"starting wrf task 0 of 1" instead of "starting wrf task 0 of 4"

Topics specifically related to the wrf.exe program
Post Reply
mcanonic
Posts: 11
Joined: Tue May 26, 2020 8:21 am

"starting wrf task 0 of 1" instead of "starting wrf task 0 of 4"

Post by mcanonic » Tue May 26, 2020 9:04 am

Hi all,
I'm new in this field and I'm helping a colleague to run this model in the cloud. I have created a ubuntu Virtual Machine (VM) and I've followed the steps described here to install and configure all the software.

In a previous VM everything works fine. When we run:
mpirun -np 4 wrf.exe
the output was:
starting wrf task 0 of 4
starting wrf task 1 of 4
starting wrf task 3 of 4
starting wrf task 2 of 4

but int the new VM the same command produces:
starting wrf task 0 of 1
starting wrf task 0 of 1
starting wrf task 0 of 1
starting wrf task 0 of 1

As I mentioned before, I have not much experience. I've tried to see the output files like rsl.error.0000 but I did not find any hints.

Could you suggest me where am I wrong?

The VM that I used has 16 VCPUs.

Thanks,
Massimo

Ming Chen
Posts: 1101
Joined: Mon Apr 23, 2018 9:42 pm

Re: "starting wrf task 0 of 1" instead of "starting wrf task 0 of 4"

Post by Ming Chen » Tue May 26, 2020 6:21 pm

Massimo,
It seems that only one processor is activated to run your case. My question here is:
How did you compile WRF (in serial, dmpar or smear mode)?
Did the case run to the end?
Is there any other error message in your rsl files or log file?
WRF Help Desk

mcanonic
Posts: 11
Joined: Tue May 26, 2020 8:21 am

Re: "starting wrf task 0 of 1" instead of "starting wrf task 0 of 4"

Post by mcanonic » Tue May 26, 2020 9:29 pm

Ming Chen wrote:
Tue May 26, 2020 6:21 pm
Massimo,
It seems that only one processor is activated to run your case.
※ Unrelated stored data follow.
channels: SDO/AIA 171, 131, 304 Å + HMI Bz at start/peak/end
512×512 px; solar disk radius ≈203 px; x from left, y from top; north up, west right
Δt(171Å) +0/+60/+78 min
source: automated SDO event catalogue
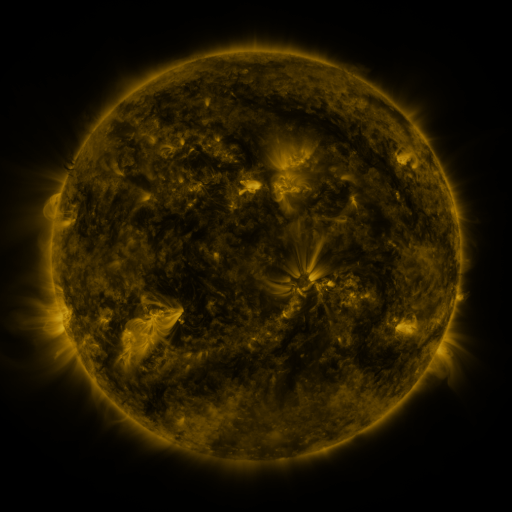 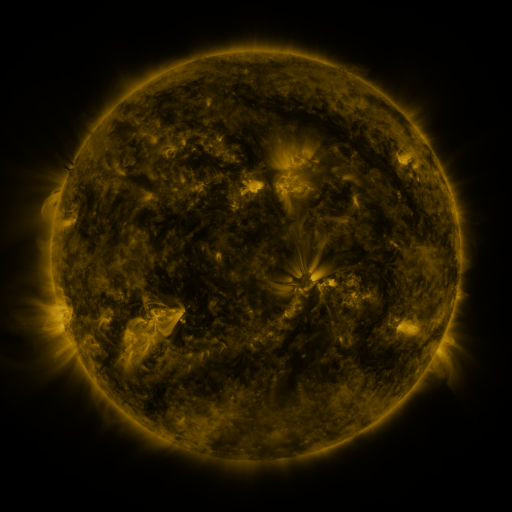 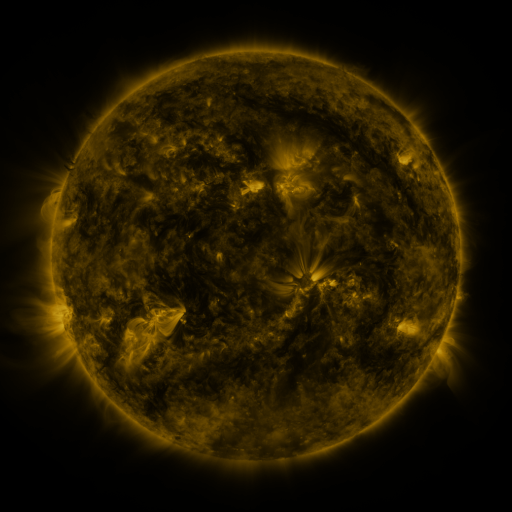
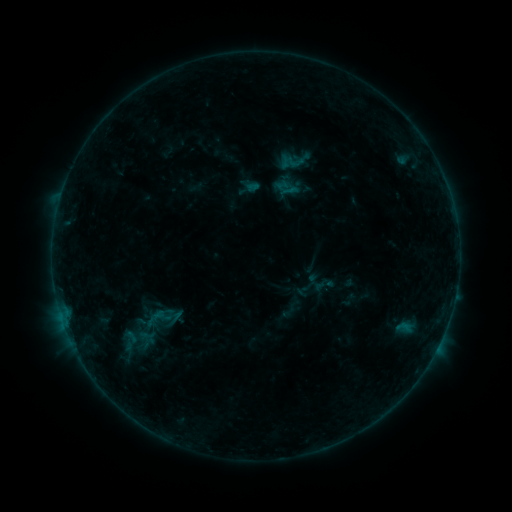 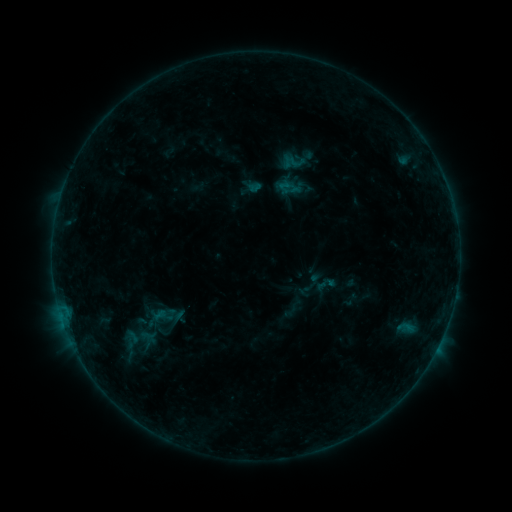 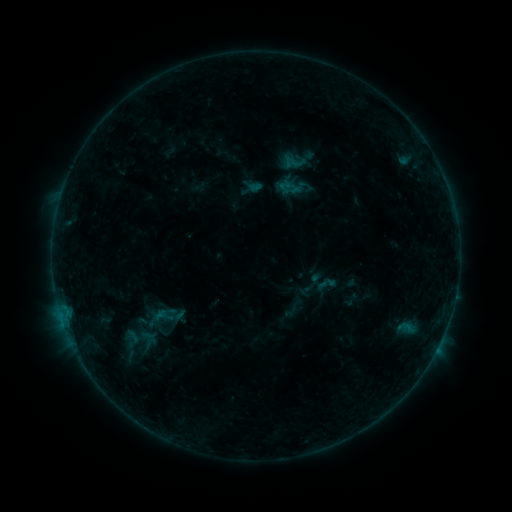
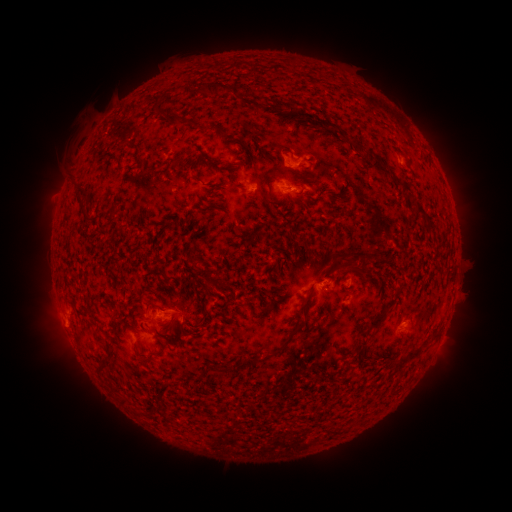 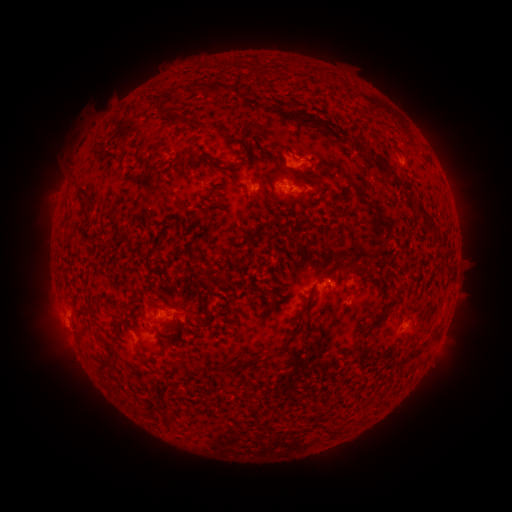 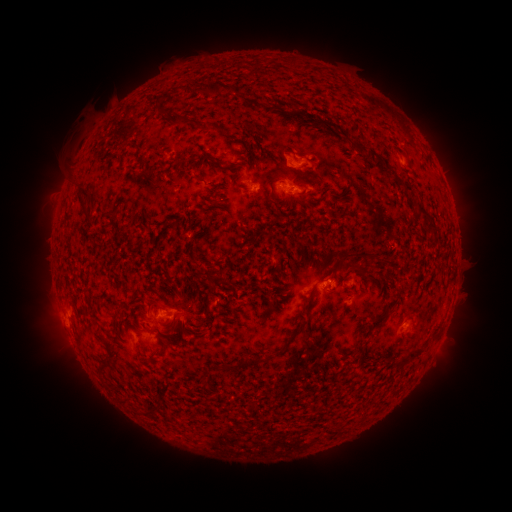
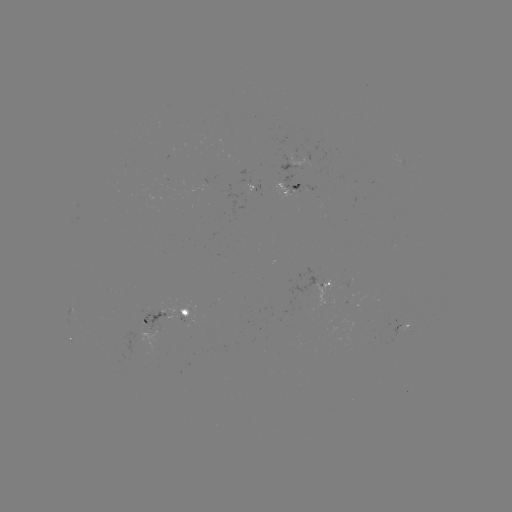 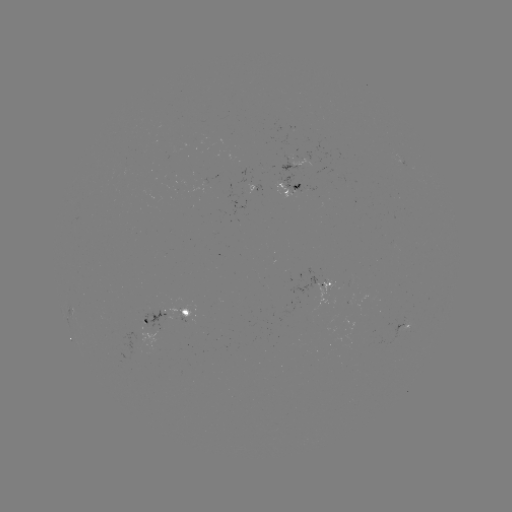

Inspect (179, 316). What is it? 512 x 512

My question here is:
How did you compile WRF (in serial, dmpar or smear mode)?
Did the case run to the end?
Is there any other error message in your rsl files or log file?
Hi Ming,
I followed the instruction available here:
https://www2.mmm.ucar.edu/wrf/OnLineTut ... .php#STEP2
and when I configure WRF, I select option 34:
32. (serial) 33. (smpar) 34. (dmpar) 35. (dm+sm) GNU (gfortran/gcc)

I re-run the ./configure (where I selected 34 and then 1),
and then the command ./compile em_real >& log.compile
but now for some reason I get this error:
---> Problems building executables, look for errors in the build log <---

I'm attaching the log.compile file, maybe you can help me.

Thanks again,
M
log.compile
(176.13 KiB) Downloaded 22 times

Ming Chen
Posts: 1101
Joined: Mon Apr 23, 2018 9:42 pm

Re: "starting wrf task 0 of 1" instead of "starting wrf task 0 of 4"
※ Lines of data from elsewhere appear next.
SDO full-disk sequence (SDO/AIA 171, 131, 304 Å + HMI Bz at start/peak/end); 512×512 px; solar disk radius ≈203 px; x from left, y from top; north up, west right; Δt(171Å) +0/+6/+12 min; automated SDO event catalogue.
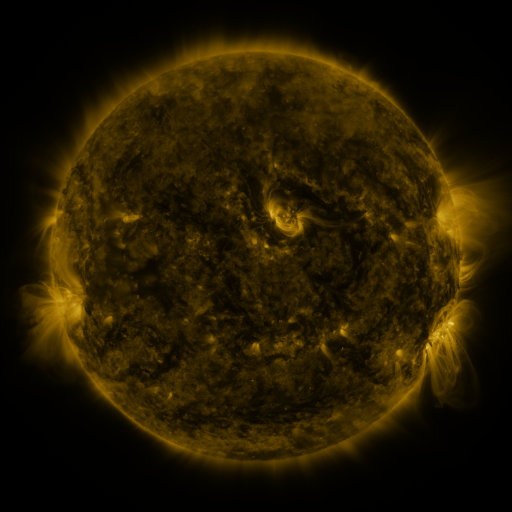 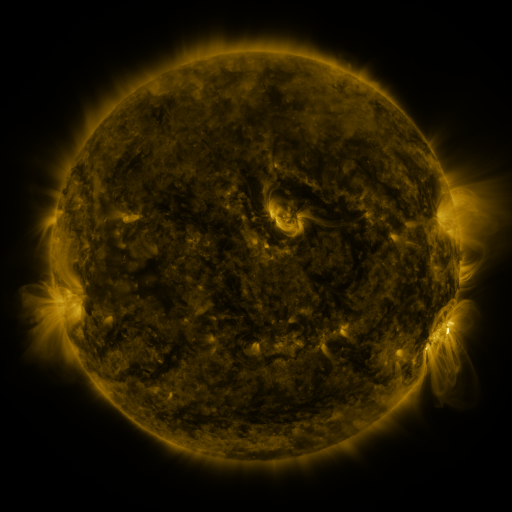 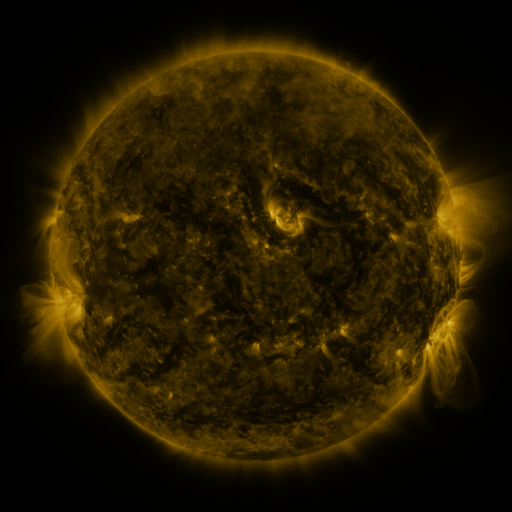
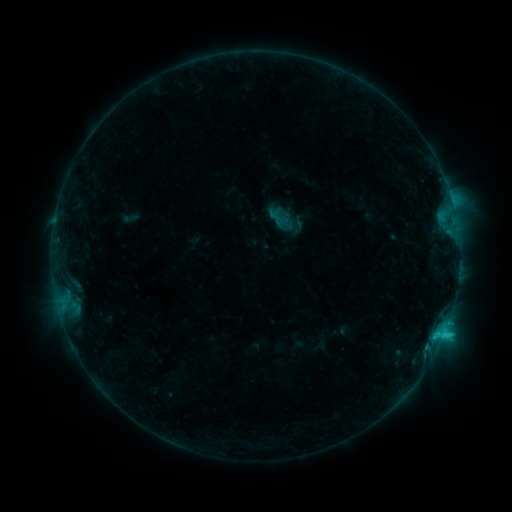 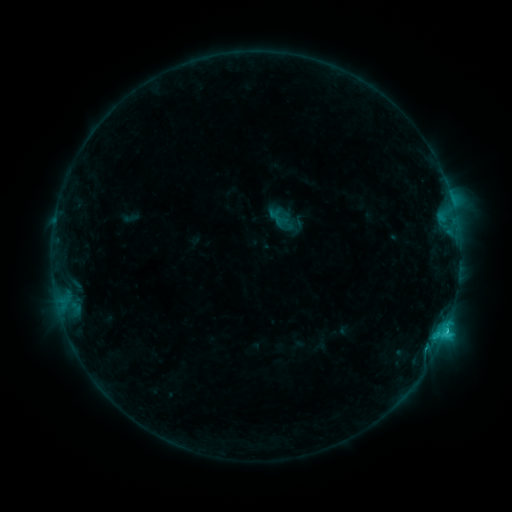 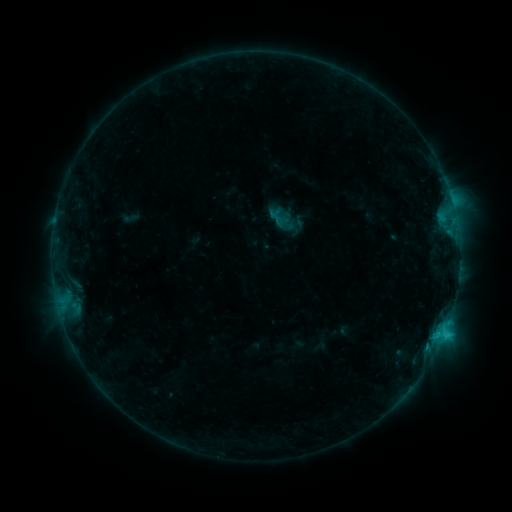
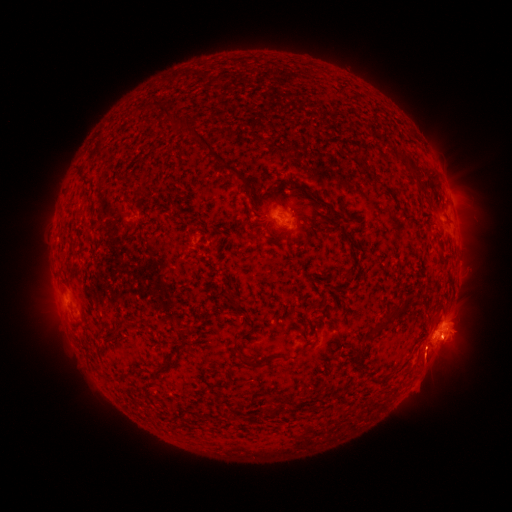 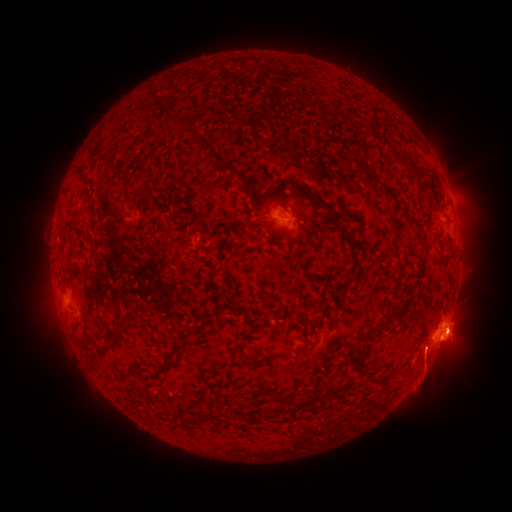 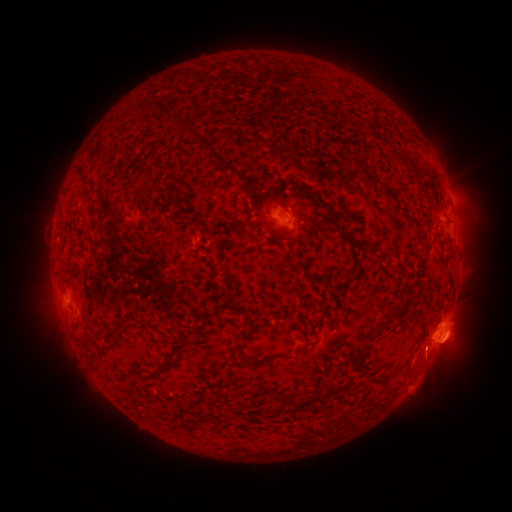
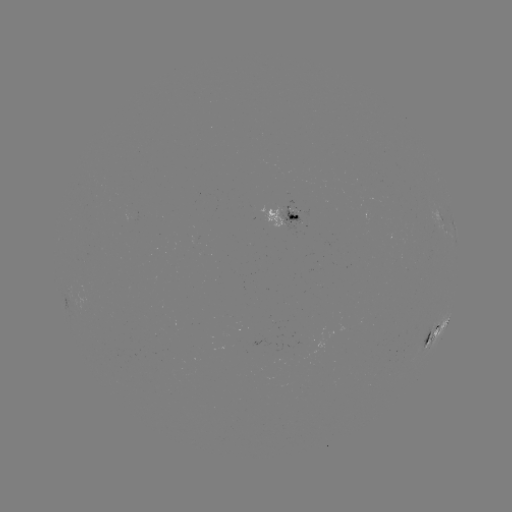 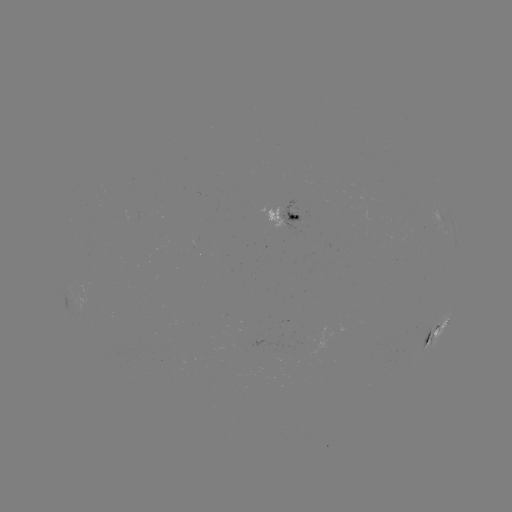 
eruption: <bbox>410, 304, 485, 387</bbox>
Post by Ming Chen » Tue May 26, 2020 11:19 pm

Massimo,
I guess you didn't type ./clean -a before you recompile the code. Please let me know if I am wrong.
./clean -a will remove all previously compiled codes. Without it, the old and new settings will be mixed and cause failure of compiling.
Please type ./cean -a, then recompile and save the log file for me to take a look.
By the way, are you working on Amazon clouds?
WRF Help Desk

mcanonic
Posts: 11
Joined: Tue May 26, 2020 8:21 am

Re: "starting wrf task 0 of 1" instead of "starting wrf task 0 of 4"

Post by mcanonic » Wed May 27, 2020 11:47 am

Thanks! With clean the exe files are back.
We use Chameleon project which use OpenStack as Cloud Platform. If you have any question about cloud computing, we can discuss privately.
So my colleague with the exe files do like this:

Code: Select all

$:~/WRF/test/em_real$ mpirun -np 4 real.exe
 starting wrf task            0  of            1
 starting wrf task            0  of            1
 starting wrf task            0  of            1
 starting wrf task            0  of            1


By running this command, i've got some errors:

Code: Select all

$:~/WRF/test/em_real$ mpirun -np 4 wrf.exe&
[1] 19219
$:~/WRF/test/em_real$  
 starting wrf task            0  of            1
 starting wrf task            0  of            1
 starting wrf task            0  of            1
 starting wrf task            0  of            1

Primary job  terminated normally, but 1 process returned
a non-zero exit code.. Per user-direction, the job has been aborted.
-------------------------------------------------------
--------------------------------------------------------------------------
mpirun detected that one or more processes exited with non-zero status, thus causing
the job to be terminated. The first process to do so was:

  Process name: [[51791,1],2]
  Exit code:    1
--------------------------------------------------------------------------
In the error file, what we got is this:

Code: Select all

-------------- FATAL CALLED ---------------
FATAL CALLED FROM FILE:  module_date_time.G  LINE:     910
WRFU_TimeSet() in wrf_atotime() FAILED   Routine returned error code =           -1
-------------------------------------------
application called MPI_Abort(MPI_COMM_WORLD, 1) - process 0
[unset]: write_line error; fd=-1 buf=:cmd=abort exitcode=1
:
system msg for write_line failure : Bad file descriptor
Any suggestions?

Thanks,
M

Ming Chen
Posts: 1101
Joined: Mon Apr 23, 2018 9:42 pm

Re: "starting wrf task 0 of 1" instead of "starting wrf task 0 of 4"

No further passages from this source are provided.